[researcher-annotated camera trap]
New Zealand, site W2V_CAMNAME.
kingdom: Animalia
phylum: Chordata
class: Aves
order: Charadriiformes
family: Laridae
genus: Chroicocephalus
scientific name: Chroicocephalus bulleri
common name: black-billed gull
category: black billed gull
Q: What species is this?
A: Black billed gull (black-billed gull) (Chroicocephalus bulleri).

_ _ _ _ _

▸ **WHAT IS EXPECTED**: Word for word, give back the data shown above.

▸ **TASK RESPONSE**:
[researcher-annotated camera trap]
New Zealand, site W2V_CAMNAME.
kingdom: Animalia
phylum: Chordata
class: Aves
order: Charadriiformes
family: Laridae
genus: Chroicocephalus
scientific name: Chroicocephalus bulleri
common name: black-billed gull
category: black billed gull
Q: What species is this?
A: Black billed gull (black-billed gull) (Chroicocephalus bulleri).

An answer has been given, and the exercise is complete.